Task objective: Set down exactly, with nothing added, the lines from the one containing "body_size: -61" through the end of the entries.

[Data items]
━━━━━━
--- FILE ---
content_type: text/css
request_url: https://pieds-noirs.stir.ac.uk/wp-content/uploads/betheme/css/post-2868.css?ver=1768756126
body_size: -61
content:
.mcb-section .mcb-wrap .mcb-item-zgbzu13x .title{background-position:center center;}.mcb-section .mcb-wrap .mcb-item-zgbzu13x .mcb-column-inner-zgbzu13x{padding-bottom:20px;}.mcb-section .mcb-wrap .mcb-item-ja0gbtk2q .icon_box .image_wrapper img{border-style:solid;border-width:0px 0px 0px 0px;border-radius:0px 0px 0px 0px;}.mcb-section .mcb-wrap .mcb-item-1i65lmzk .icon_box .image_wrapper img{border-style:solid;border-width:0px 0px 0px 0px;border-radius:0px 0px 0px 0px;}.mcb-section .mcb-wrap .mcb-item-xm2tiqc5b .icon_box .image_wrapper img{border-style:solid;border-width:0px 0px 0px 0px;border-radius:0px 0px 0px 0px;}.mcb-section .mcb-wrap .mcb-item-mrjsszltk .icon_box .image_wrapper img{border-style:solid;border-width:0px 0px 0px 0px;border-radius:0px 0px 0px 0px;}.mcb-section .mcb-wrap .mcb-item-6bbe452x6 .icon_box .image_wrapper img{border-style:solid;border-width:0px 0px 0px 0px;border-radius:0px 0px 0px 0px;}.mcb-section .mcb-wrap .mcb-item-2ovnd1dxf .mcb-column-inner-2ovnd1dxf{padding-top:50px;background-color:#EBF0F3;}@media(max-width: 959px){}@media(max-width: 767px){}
━━━━━━
Output for this task:
body_size: -61
content:
.mcb-section .mcb-wrap .mcb-item-zgbzu13x .title{background-position:center center;}.mcb-section .mcb-wrap .mcb-item-zgbzu13x .mcb-column-inner-zgbzu13x{padding-bottom:20px;}.mcb-section .mcb-wrap .mcb-item-ja0gbtk2q .icon_box .image_wrapper img{border-style:solid;border-width:0px 0px 0px 0px;border-radius:0px 0px 0px 0px;}.mcb-section .mcb-wrap .mcb-item-1i65lmzk .icon_box .image_wrapper img{border-style:solid;border-width:0px 0px 0px 0px;border-radius:0px 0px 0px 0px;}.mcb-section .mcb-wrap .mcb-item-xm2tiqc5b .icon_box .image_wrapper img{border-style:solid;border-width:0px 0px 0px 0px;border-radius:0px 0px 0px 0px;}.mcb-section .mcb-wrap .mcb-item-mrjsszltk .icon_box .image_wrapper img{border-style:solid;border-width:0px 0px 0px 0px;border-radius:0px 0px 0px 0px;}.mcb-section .mcb-wrap .mcb-item-6bbe452x6 .icon_box .image_wrapper img{border-style:solid;border-width:0px 0px 0px 0px;border-radius:0px 0px 0px 0px;}.mcb-section .mcb-wrap .mcb-item-2ovnd1dxf .mcb-column-inner-2ovnd1dxf{padding-top:50px;background-color:#EBF0F3;}@media(max-width: 959px){}@media(max-width: 767px){}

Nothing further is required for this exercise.